Residents Protest (Again) As Barclays Center Officially Opens
Officials were falling all over themselves on Friday waxing poetic on the great boom the new Barclays Center will be for Brooklynites, congratulating themselves on the Atlantic Yards mega-project whose first stage has come to fruition with the opening of the 18,000-seat arena.
Protestors were also on hand, wearing masks, saying that the project was far from beneficial to the residents of the area.
Mayor Bloomberg was there sitting on the stage with developer Bruce Ratner and Borough President Marty Markowitz.
“Brooklyn has arrived,” Bloomberg said. “It’s a great day.”
Ratner spoke to over 100 members of the media on Friday explaining how the new arena would make the lives of Brooklynites so much better, employing them by the thousands, and bringing world class sports and entertainment to their doorstep.
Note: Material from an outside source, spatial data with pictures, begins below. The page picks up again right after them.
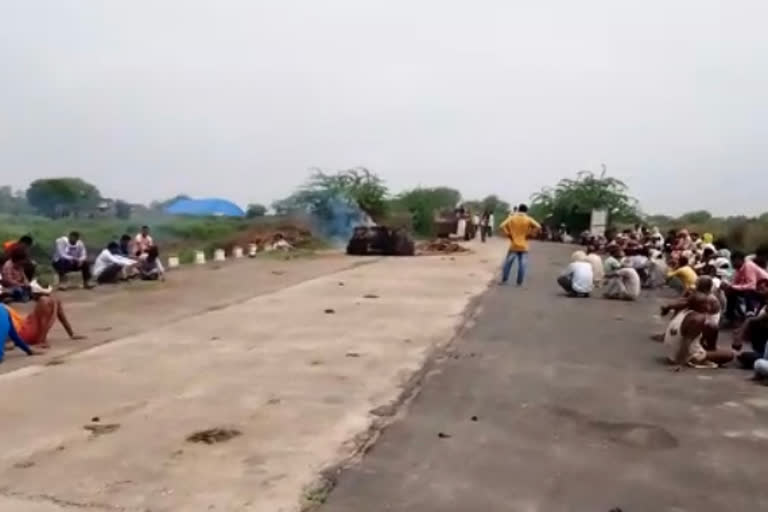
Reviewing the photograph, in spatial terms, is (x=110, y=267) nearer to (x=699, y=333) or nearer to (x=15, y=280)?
(x=15, y=280)

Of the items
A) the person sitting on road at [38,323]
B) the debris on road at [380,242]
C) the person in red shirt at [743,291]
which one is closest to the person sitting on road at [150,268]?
the person sitting on road at [38,323]

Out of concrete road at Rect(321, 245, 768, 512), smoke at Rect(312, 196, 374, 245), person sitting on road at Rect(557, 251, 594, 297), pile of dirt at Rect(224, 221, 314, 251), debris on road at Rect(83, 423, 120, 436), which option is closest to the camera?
concrete road at Rect(321, 245, 768, 512)

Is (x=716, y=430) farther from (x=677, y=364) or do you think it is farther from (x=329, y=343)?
(x=329, y=343)

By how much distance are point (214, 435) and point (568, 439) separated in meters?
2.47

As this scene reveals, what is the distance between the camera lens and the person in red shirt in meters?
11.1

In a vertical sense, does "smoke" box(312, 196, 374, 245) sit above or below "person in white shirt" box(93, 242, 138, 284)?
above

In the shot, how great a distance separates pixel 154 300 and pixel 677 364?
8.72 m

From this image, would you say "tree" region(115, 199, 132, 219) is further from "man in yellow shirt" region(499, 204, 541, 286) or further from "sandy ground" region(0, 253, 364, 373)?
"man in yellow shirt" region(499, 204, 541, 286)

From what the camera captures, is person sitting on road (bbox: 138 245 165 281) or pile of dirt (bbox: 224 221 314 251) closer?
person sitting on road (bbox: 138 245 165 281)

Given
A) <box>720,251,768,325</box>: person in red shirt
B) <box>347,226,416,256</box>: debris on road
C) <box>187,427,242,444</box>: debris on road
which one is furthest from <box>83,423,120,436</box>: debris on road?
<box>347,226,416,256</box>: debris on road

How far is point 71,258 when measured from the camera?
16.2m

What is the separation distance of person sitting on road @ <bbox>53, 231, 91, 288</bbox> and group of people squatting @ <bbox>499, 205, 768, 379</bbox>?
8018mm

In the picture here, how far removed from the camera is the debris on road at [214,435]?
5909 millimetres

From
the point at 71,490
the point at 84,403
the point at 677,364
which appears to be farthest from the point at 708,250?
the point at 71,490
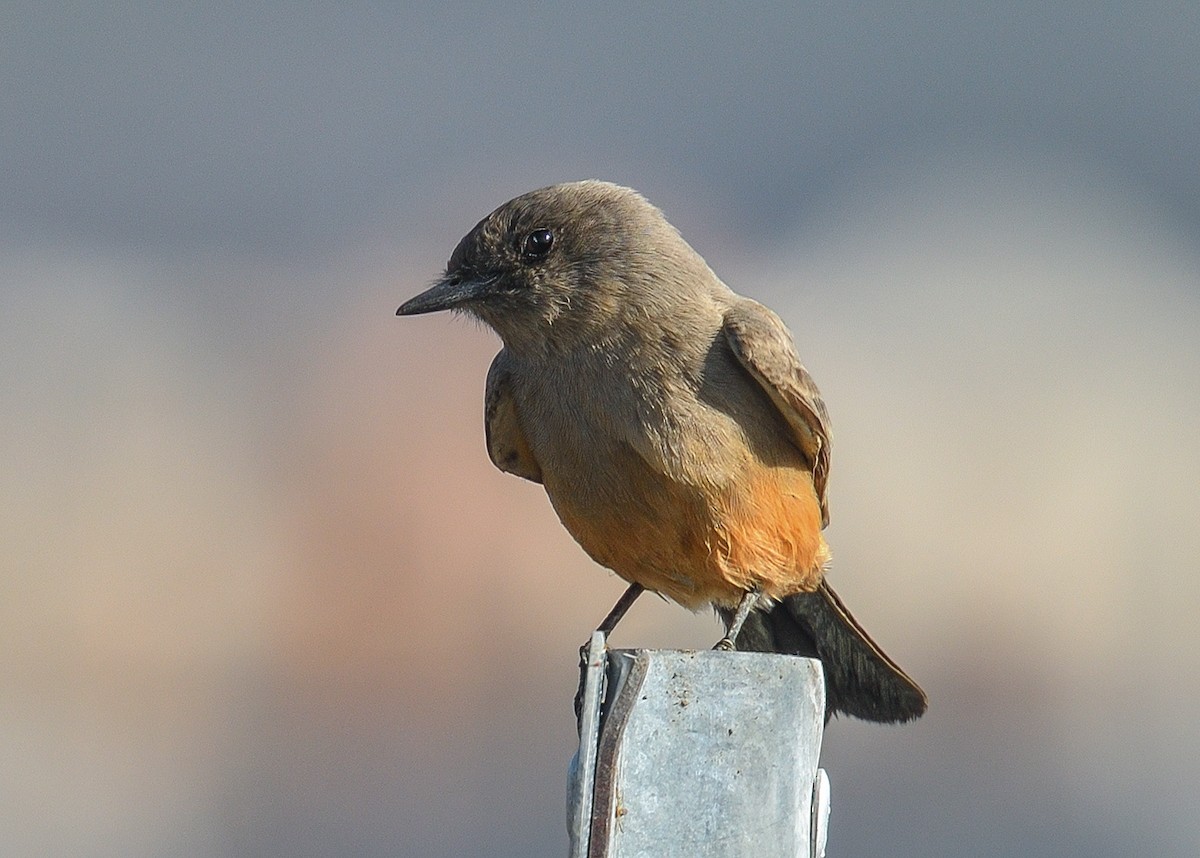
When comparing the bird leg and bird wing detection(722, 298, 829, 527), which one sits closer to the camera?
bird wing detection(722, 298, 829, 527)

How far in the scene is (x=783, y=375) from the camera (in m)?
4.16

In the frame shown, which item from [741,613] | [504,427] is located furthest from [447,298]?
[741,613]

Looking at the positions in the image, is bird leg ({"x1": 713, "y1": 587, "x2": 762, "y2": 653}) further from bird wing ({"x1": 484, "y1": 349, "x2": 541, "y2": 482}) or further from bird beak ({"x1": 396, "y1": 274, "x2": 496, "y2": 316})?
bird beak ({"x1": 396, "y1": 274, "x2": 496, "y2": 316})

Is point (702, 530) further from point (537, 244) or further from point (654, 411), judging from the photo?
point (537, 244)

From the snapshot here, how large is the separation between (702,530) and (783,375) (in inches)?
18.5

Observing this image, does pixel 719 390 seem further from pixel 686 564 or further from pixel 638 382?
pixel 686 564

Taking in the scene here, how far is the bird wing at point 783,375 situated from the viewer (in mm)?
4156

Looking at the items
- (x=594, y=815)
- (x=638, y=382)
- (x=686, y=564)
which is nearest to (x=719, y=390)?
(x=638, y=382)

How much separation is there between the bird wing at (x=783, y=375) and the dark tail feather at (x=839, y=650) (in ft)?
1.60

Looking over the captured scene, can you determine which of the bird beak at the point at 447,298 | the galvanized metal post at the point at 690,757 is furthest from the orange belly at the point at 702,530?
the galvanized metal post at the point at 690,757

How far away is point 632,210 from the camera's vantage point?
4.54 m

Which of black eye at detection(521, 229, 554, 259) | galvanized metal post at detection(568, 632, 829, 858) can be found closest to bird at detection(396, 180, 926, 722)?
black eye at detection(521, 229, 554, 259)

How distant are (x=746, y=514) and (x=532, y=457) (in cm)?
74

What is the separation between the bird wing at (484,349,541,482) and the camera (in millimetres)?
4512
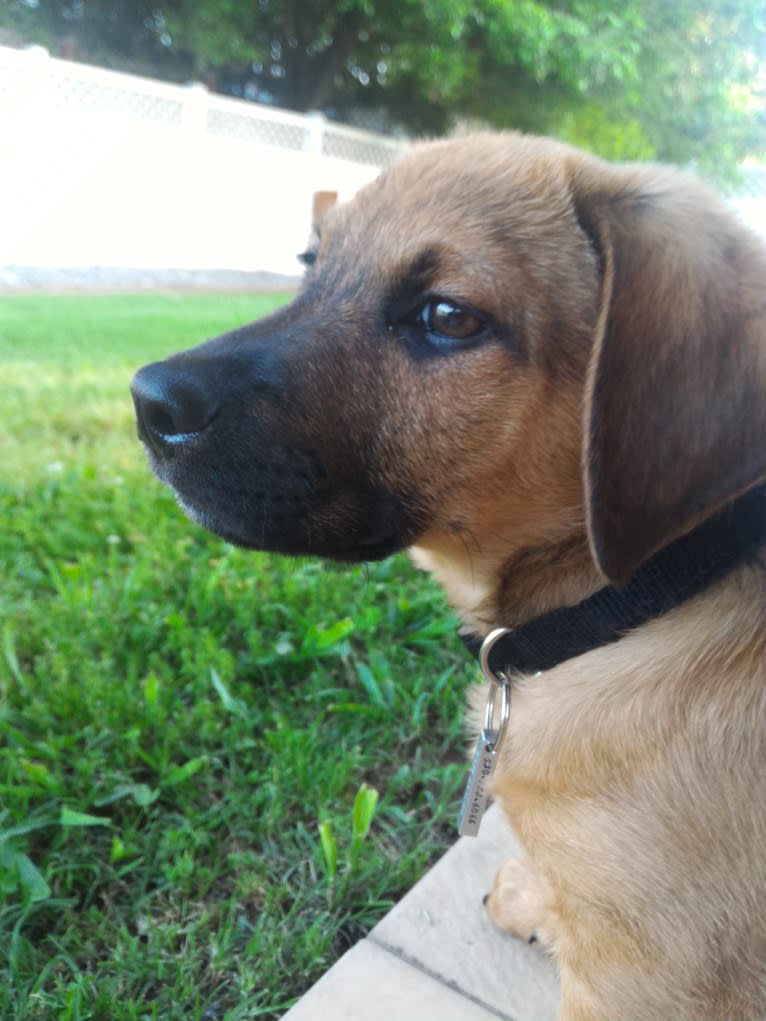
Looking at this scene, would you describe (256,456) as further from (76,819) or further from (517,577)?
(76,819)

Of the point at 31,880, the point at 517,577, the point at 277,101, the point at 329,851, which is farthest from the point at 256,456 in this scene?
the point at 277,101

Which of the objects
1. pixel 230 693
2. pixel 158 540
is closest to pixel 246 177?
pixel 158 540

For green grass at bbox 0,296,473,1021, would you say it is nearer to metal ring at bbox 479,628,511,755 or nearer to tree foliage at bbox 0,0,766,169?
metal ring at bbox 479,628,511,755

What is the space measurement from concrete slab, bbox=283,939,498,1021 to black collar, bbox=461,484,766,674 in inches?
33.7

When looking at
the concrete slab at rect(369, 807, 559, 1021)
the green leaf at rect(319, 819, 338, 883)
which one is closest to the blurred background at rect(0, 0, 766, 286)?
the green leaf at rect(319, 819, 338, 883)

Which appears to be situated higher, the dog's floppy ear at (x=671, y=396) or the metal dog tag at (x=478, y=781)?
the dog's floppy ear at (x=671, y=396)

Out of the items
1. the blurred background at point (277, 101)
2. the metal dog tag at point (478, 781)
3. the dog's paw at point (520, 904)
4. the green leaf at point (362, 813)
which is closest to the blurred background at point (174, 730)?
the green leaf at point (362, 813)

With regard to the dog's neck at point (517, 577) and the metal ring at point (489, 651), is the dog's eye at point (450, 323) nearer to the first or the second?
the dog's neck at point (517, 577)

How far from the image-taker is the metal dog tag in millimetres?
1813

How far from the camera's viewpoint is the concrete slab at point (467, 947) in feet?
6.22

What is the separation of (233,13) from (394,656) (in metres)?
18.1

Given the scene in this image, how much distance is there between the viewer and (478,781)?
6.02 feet

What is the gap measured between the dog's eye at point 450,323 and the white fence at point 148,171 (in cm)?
1380

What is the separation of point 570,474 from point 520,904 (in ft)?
3.55
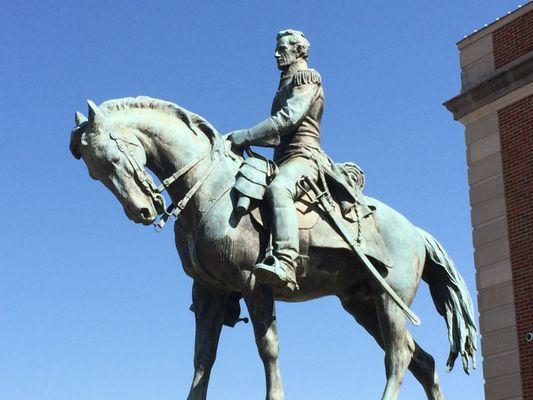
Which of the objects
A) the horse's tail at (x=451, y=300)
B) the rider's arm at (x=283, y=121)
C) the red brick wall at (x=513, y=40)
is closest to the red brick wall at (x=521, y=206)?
the red brick wall at (x=513, y=40)

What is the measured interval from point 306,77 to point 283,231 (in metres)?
1.70

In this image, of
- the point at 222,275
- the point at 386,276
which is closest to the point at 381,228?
the point at 386,276

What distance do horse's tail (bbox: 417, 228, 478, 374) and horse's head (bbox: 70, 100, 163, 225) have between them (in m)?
3.12

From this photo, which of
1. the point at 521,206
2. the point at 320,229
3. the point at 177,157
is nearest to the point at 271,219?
the point at 320,229

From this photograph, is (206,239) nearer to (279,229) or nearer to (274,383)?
(279,229)

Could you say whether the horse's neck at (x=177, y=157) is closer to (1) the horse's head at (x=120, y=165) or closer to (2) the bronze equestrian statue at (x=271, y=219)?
(2) the bronze equestrian statue at (x=271, y=219)

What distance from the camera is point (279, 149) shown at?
9375 mm

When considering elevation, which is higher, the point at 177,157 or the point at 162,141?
the point at 162,141

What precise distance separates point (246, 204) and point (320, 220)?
821 millimetres

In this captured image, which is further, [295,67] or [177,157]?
[295,67]

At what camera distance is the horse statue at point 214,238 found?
8.23m

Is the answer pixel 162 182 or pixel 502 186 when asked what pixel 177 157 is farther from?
pixel 502 186

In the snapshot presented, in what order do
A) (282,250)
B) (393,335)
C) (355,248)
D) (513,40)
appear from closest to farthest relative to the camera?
(282,250), (355,248), (393,335), (513,40)

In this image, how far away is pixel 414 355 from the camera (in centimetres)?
959
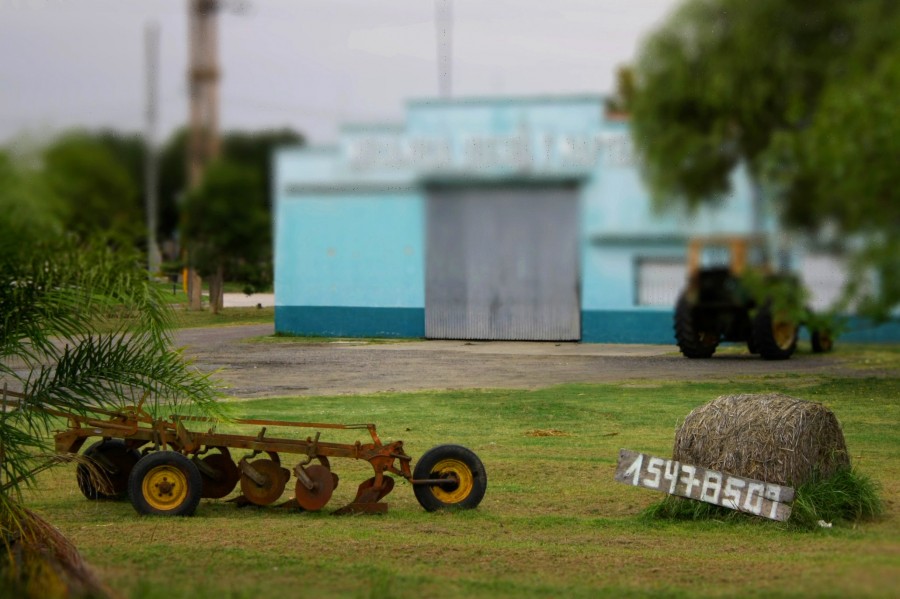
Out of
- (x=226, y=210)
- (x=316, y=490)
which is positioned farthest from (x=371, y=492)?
(x=226, y=210)

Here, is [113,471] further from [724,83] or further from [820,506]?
[724,83]

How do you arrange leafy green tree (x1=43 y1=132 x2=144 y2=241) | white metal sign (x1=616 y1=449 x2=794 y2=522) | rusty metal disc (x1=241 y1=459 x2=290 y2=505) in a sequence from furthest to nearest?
rusty metal disc (x1=241 y1=459 x2=290 y2=505)
white metal sign (x1=616 y1=449 x2=794 y2=522)
leafy green tree (x1=43 y1=132 x2=144 y2=241)

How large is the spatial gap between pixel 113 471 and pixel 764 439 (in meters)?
4.24

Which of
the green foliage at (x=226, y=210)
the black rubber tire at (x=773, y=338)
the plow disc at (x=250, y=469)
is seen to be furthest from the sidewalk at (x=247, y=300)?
the black rubber tire at (x=773, y=338)

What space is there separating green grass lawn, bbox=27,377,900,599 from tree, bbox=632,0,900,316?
6.15 ft

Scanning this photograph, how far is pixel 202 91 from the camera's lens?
437 cm

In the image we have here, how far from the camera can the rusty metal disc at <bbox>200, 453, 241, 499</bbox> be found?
30.1ft

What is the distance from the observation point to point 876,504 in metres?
8.55

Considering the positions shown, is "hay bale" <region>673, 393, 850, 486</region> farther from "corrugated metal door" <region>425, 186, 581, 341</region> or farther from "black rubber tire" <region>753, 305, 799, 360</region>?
"black rubber tire" <region>753, 305, 799, 360</region>

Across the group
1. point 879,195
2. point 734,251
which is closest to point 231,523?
point 734,251

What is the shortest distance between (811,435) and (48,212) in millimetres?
5424

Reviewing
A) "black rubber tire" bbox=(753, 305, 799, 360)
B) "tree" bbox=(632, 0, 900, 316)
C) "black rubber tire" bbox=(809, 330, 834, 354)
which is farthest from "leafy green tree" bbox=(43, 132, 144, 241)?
"black rubber tire" bbox=(809, 330, 834, 354)

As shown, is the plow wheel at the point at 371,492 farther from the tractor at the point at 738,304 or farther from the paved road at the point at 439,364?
the tractor at the point at 738,304

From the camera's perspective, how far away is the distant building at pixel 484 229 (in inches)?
276
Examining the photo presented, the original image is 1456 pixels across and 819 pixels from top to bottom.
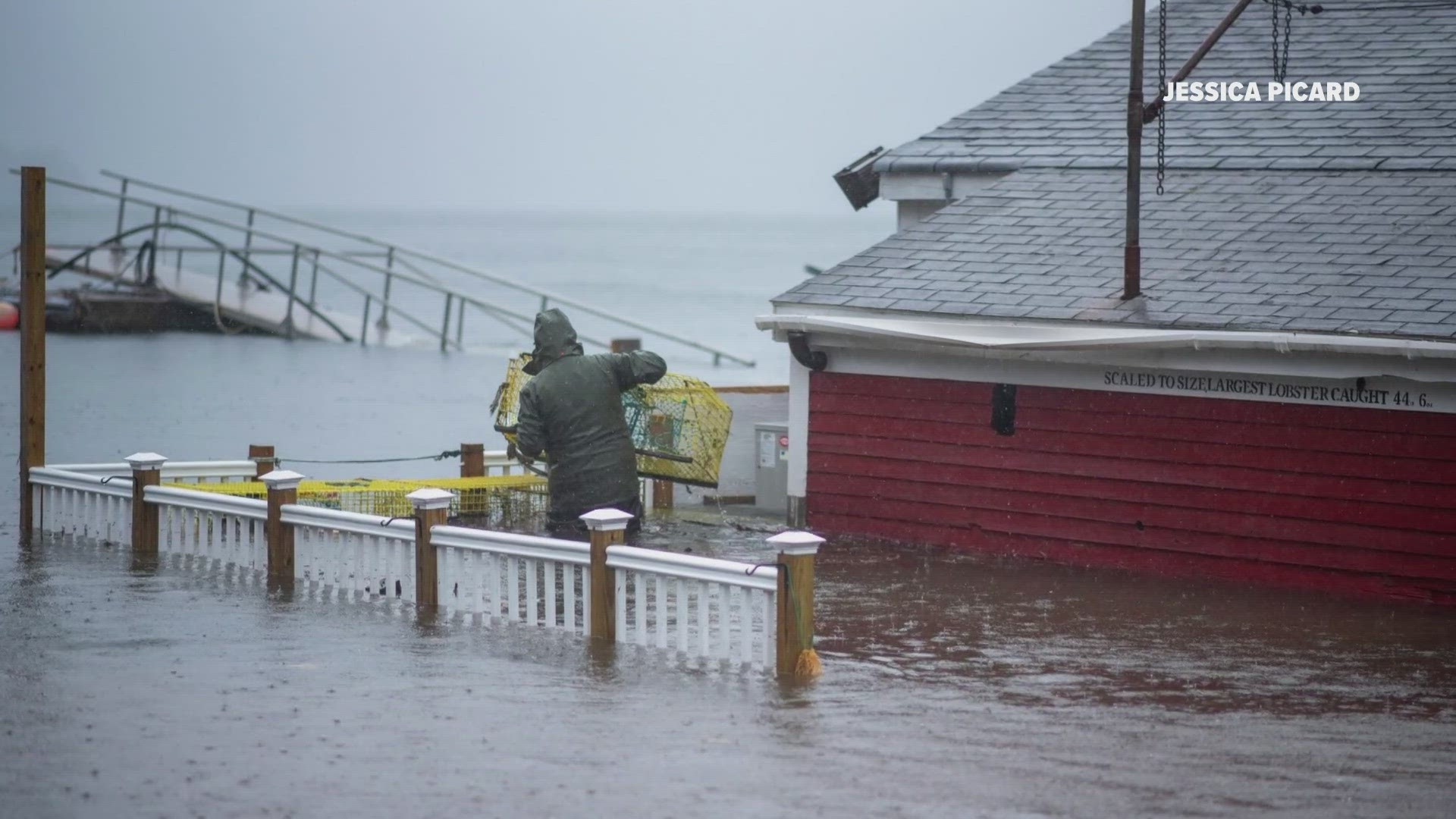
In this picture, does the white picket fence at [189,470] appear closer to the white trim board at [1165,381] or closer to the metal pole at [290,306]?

“It’s a defining new model for the role sports and entertainment arenas can play in communities,” Ratner said.
He then took a pair of extra-super large scissors and snipped the purple ribbon that was strewn across the front of the basketball court. Confetti burst forth as Ratner performed the ritual.
Not all Brooklynites feel as warm and fuzzy about the Atlantic-Yards project and the Barclays Center. A small number of protestors performed satiric street theater expressing their frustration and dismay at the promise of jobs developers reneged on.
“They’re ripping off Brooklyn,” said project uber-opponent Daniel Goldstein of "Develop Don't Destroy Brooklyn", who accepted a $3 million payoff after the state condemned his Prospect Heights home to make room for the Atlantic Yards development.
Goldstein added that the next phase of the project, which includes residential towers, should be cancelled, and Ratner should be held to blame.
"What was promised wasn't just an arena with luxury suites," said Goldstein. "It was 2,250 units of affordable housing and 10,000 permanent jobs. We don't have a single unit of housing under construction and this arena has created 105 full-time jobs instead of 10,000."
Lawsuits over eminent domain delayed the project several times. Protestors say that private land should not have been grabbed for this project, and they intend to keep on protesting.